SET PROBLEM 1 - Locate every line of the records that contains the string "ride", matching case exactly, and copy each such line.

• • • • •

Tuesday, May 17, 2011

Developing Appreciation Skills

 Annie came to see me in hopes that she could avoid a divorce. The problem was clear and it was her. She is living up to the role of the wicked stepmother in a blended family. The mother of the children died two years before she met their father, Tim. She met Tim while the children, Trip, then seven and Sarah then nine, were visiting their maternal grandparents for the summer at their summer house on Lake Michigan. She and Tim reveled in the private time they had that summer. They developed into a playful, passionate, sexual team.
            Immediately when the children returned she found herself jealous and resentful of the time they stole from her intimate relationship with Tim. When the children returned home, it was as if Tim suddenly transformed from her lover to an acquaintance. She felt as if she was kept at arm’s length by Tim every time the children were around. She told this to Tim and Tim responded with a marriage proposal.
            They married. Things between Annie and Tim began to deteriorate. Annie had little patience for the children. According to Annie, Trip now nine, was an ADHD child who demanded constant attention and enjoyed irritating her. Sarah was a jealous cold fish who was mad at Annie because Tim loved her. According to Annie, Sarah, now eleven, resents every attempt Annie makes to tend to her or even connect with her.
            Tim sees Annie’s treatment of his children as abusive and disrespectful. She has come to me because Tim told her that if she does not find a way to be less angry and rejecting toward his children that he would take his children and move out and perhaps file for divorce.

• • • • •

SET PROBLEM 2 - According to the counseling account, what would Tim do if Annie did not find a way to be less angry and rejecting toward his children?

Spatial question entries
• • • • •

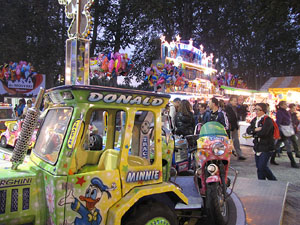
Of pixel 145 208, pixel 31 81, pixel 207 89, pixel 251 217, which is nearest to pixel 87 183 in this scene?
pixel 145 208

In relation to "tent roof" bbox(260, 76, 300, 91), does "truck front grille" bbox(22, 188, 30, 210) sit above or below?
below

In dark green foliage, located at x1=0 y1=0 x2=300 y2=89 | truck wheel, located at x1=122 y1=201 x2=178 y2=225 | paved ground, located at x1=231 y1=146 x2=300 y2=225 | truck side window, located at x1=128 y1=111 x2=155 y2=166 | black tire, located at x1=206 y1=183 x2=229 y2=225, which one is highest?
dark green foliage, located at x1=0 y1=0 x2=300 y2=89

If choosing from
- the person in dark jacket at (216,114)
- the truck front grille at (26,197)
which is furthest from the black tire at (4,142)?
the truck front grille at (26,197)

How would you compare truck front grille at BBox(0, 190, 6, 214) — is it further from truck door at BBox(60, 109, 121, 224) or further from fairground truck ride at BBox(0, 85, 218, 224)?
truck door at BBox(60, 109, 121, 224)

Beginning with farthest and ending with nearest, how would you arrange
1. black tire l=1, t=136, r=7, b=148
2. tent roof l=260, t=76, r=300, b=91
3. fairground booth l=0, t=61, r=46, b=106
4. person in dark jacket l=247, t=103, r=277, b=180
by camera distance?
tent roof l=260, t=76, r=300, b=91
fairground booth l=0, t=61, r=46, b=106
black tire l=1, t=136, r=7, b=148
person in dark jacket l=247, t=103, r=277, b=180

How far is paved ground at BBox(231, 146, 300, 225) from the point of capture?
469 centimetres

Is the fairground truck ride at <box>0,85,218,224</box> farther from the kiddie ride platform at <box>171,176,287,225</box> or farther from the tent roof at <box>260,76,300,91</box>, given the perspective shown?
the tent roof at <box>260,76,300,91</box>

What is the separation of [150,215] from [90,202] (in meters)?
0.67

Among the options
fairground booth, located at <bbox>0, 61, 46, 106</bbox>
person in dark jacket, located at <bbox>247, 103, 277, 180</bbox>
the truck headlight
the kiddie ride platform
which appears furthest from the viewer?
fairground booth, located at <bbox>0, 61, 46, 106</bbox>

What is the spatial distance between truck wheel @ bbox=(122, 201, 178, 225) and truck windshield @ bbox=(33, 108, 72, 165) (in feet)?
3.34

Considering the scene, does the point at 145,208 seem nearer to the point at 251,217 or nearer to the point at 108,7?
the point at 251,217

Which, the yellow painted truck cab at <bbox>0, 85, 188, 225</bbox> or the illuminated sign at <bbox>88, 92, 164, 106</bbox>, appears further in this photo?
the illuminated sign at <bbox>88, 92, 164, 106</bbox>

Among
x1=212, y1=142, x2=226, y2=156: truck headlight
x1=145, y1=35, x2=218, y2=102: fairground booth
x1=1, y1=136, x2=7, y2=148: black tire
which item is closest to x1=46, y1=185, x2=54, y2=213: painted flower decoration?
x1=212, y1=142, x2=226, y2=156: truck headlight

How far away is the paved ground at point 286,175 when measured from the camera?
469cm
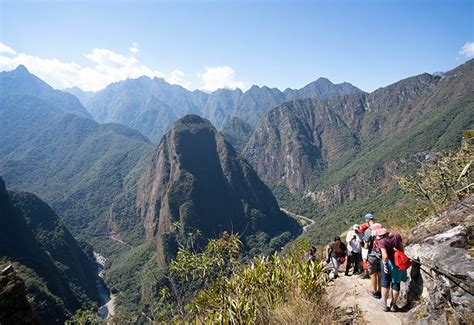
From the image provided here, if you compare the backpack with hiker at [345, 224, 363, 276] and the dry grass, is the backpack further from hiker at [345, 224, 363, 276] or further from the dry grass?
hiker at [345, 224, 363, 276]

• • • • •

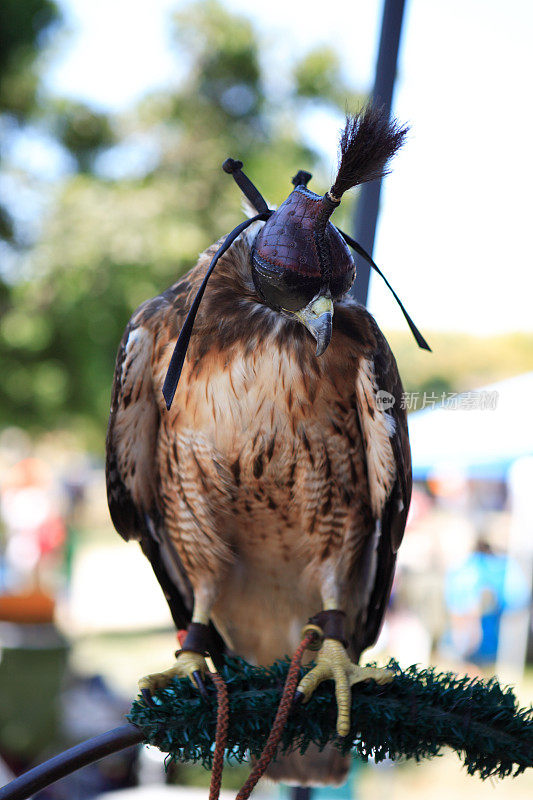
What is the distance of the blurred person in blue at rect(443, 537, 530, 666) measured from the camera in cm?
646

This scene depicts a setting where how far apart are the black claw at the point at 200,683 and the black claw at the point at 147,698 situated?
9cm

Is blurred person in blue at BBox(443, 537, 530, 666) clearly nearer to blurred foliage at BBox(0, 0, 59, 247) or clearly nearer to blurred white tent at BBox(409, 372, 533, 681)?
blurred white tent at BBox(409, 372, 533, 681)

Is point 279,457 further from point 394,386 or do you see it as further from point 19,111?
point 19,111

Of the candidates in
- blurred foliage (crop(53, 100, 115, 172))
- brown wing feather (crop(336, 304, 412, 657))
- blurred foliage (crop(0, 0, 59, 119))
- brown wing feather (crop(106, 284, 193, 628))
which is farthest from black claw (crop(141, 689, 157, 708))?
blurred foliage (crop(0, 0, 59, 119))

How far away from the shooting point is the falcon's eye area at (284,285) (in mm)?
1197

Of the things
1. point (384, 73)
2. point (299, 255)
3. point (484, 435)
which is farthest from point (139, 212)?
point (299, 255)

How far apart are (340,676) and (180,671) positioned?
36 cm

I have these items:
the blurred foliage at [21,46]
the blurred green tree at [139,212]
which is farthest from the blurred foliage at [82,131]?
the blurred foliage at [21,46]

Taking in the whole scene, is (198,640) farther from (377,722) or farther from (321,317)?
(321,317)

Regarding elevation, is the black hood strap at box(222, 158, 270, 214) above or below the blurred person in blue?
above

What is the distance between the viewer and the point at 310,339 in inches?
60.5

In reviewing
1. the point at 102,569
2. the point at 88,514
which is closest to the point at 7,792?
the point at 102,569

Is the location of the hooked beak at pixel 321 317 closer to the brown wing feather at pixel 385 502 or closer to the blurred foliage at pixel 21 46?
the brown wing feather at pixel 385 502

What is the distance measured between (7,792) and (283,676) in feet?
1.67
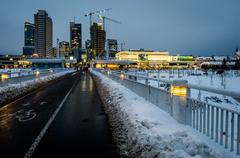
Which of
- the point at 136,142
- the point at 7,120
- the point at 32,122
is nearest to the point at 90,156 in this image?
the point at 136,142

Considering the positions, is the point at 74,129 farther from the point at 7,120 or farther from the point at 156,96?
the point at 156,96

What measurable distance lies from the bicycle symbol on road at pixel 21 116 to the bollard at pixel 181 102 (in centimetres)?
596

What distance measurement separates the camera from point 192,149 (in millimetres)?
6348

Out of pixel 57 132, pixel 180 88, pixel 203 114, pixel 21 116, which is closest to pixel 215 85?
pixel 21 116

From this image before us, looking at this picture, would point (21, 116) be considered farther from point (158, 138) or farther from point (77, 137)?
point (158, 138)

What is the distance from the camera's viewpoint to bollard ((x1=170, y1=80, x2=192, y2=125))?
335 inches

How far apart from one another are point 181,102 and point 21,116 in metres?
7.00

• • • • •

REPLY 1 -
How would you compare truck front grille at BBox(0, 190, 6, 214) — is it further from truck door at BBox(60, 109, 121, 224) or further from fairground truck ride at BBox(0, 85, 218, 224)?
Is the fairground truck ride at <box>0,85,218,224</box> farther from the kiddie ride platform at <box>171,176,287,225</box> or farther from the tent roof at <box>260,76,300,91</box>, given the perspective shown?
the kiddie ride platform

REPLY 2 - He would take his children and move out, and perhaps file for divorce.